Selected passage ▸

*****

By Myles Ludwig
Scoff as you may, but I’ve been musing on the meaning of Miley.
I‘ve come to think the emergence of this self-described “bad bitch that I am” from the animatronic cocoon of Disneyworld, sanctified by SNL and Fallon, sanitized by Ellen, glorified by Rolling Stone and celebrated with a way-pre-tour promo video on MTV, this tall, pig-tailed, lizard-tongued creature of the Twitter generation who belts out a song like Ethel Merman signals a shift in the popcult paradigm: a shift from irony to metaphor.
OMG, you might say. A metaphor for what, you might ask.
Well, I admit I’m not exactly sure, but I can feel it. I can hear it coming like a freight train. It feels just like the time I returned to the United States after living in Asia for several years, saw some hip-hop awards show on TV, and couldn’t understand the language of the winners. It seemed like they, not me, were from a foreign country, not the America I knew.
Maybe every generation feels that way.
Of course, every generation gets the pop star it deserves; the one that defines the zeitgeist of the minute. Those zeitgeists are certainly flying by faster now. It was a pretty long stretch between, say, the celebrity of Charles Dickens and Sinatra, between Josephine Baker and Cher, between Presley and Prince, between the Chi-Lites and the Beatles, between James Brown and Janelle Monae.
But not so long between Madonna and Britney, less between Queen Bey and Lady Gaga, and only a nano-pop between Taylor Swift and her flip side, this showbiz kid in a teddy bear onesie whose obsession with being a raunchy “adult baby” via Alice in Wonderland scares real dads into thinking they’re teetering on the precipice of pedophilia.
This is a different America. An America where mushrooms dance. An America where Miley considers a haggard Britney an inspiration, passing her the twirling baton, despite Madonna’s futile yoga-fried attempt to grab it at the Super Bowl.
This is an America that seems to have skipped a grade, maybe two.
This is an America where a one-time Brooklyn drug dude suits up in Tom Ford (viz.“a white sport coat and a pink carnation, all dressed up for the dance”) and retro-velvet in Vanity Fair. Even Diddy, once the symbol of black consumerism in our time, only got as far as Macy’s. This is an America of post-racial revenge anthems: clap your hands for Crystal; say hey for Courvoisier; make some noise for Maybach.
I can see how a “hipster” is an ironic twist on being hip, but not this. This is metaphor and Miley is a byproduct of this America, as music producer Pharrell Williams wisely said.
Pure subtext. Meta-merica.

*****

Excerpted records ▸
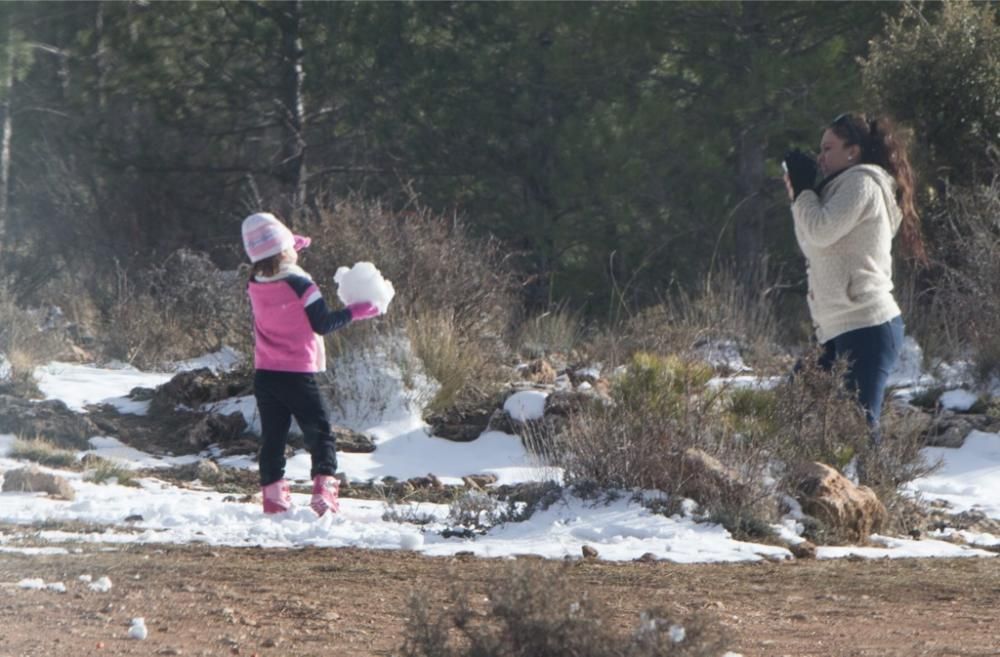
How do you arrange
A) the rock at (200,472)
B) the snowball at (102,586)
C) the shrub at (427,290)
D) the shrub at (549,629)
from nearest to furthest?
the shrub at (549,629) < the snowball at (102,586) < the rock at (200,472) < the shrub at (427,290)

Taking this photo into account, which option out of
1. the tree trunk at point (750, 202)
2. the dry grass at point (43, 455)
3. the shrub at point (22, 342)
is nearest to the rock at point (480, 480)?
the dry grass at point (43, 455)

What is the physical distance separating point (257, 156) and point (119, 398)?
1257 cm

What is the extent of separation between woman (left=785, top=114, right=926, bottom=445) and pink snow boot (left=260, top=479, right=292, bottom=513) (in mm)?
2406

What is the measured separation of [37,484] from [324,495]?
1.33m

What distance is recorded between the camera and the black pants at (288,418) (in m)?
6.98

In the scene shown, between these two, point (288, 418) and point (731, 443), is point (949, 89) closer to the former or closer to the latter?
point (731, 443)

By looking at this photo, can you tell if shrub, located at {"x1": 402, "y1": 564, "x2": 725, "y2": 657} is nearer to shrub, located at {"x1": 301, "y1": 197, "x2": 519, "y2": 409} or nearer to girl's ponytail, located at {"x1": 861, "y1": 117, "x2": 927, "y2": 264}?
girl's ponytail, located at {"x1": 861, "y1": 117, "x2": 927, "y2": 264}

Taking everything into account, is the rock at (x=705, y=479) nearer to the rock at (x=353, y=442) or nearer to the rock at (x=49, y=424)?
the rock at (x=353, y=442)

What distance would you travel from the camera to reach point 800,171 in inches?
274

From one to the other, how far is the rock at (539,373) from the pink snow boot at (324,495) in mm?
3691

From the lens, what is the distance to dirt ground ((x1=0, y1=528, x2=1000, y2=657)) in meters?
4.23

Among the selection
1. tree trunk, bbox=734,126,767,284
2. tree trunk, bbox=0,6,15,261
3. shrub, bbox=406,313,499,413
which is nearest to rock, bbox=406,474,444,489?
shrub, bbox=406,313,499,413

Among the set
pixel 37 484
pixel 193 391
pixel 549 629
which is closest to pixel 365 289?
pixel 37 484

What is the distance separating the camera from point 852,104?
16.6 meters
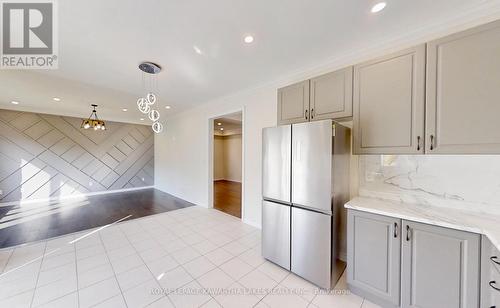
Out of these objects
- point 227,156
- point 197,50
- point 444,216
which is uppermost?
point 197,50

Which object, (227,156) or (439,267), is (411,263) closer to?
(439,267)

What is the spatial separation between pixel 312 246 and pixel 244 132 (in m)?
2.28

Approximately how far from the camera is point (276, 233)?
212cm

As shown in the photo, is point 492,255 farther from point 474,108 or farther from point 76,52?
point 76,52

*****

Task description ▸ In the essay on Miley, what shift in the popcult paradigm does the writer say she signals?

Problem solution ▸ A shift from irony to metaphor.